→ Text provided
Fig. 1. The above graph represents a pair of similar events in China filtered from 0.5 to 5 Hz, with y axes normalized to unit amplitude. The two lines representing the wavelengths, one blue and one cyan, are so similar that they seem to blur into one line. (the differences are more easily discernable in the enlarged image). The lower panels are magnified segments of the topmost panel. The predicted P-wave arrives at 143 s, the S-wave arrives at 256 s, and the Lg-wave arrives at 315 s.

Finding the epicenter of earthquakes has not changed in principle since the 1930s -- after closely examining seismograms from different widely-spaced listening stations, researchers decide on the arrival times of various seismic waves and calculate an approximation. In practice this can result in errors of several miles.

But a pair of seismologists at Columbia University's Lamont-Doherty Earth Observatory, part of the Earth Institute, has developed a method that increases scientists' ability to pinpoint an earthquake's epicenter. In the process of applying the technique to seismograms for earthquakes in and near China that occurred between 1985-2000, seismologists David P. Schaff and Paul G. Richards also discovered that 10 percent or more occurred not more than one kilometer from each other. The results of their work, which appeared in the February 20 issue of the journal Science, could greatly improve understanding of how and why earthquakes occur and how one earthquake might influence later events.

"This is a big step forward. It gives a whole new level of understanding of the earthquake process when we can interpret each earthquake with accurate knowledge of the location of its neighbor," said Richards, the Mellon Professor of Natural Sciences at Columbia.

→ Data shown
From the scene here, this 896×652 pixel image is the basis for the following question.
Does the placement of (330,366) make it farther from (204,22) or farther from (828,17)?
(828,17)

→ Required work
• a. According to the earthquake article, what share of the earthquakes in and near China between 1985 and 2000 occurred no more than one kilometer from each other?
• b. Using the earthquake article, explain why Richards calls the new method "a big step forward."
• c. Rewrite the paragraph of the earthquake article beginning "Finding the epicenter of earthquakes" more briefly, keeping its main facts.
The material has no connection to the earthquake article.

→ Results of the exercise
• a. Ten percent or more occurred within one kilometer of each other.

• b. Richards says the method gives a whole new level of understanding of the earthquake process. This is because each earthquake can then be interpreted with accurate knowledge of where its neighbor is located.

• c. The principle for locating earthquake epicenters has not changed since the 1930s. Researchers examine seismograms from widely spaced stations, determine when the various seismic waves arrived, and calculate an approximate location, which can be off by several miles.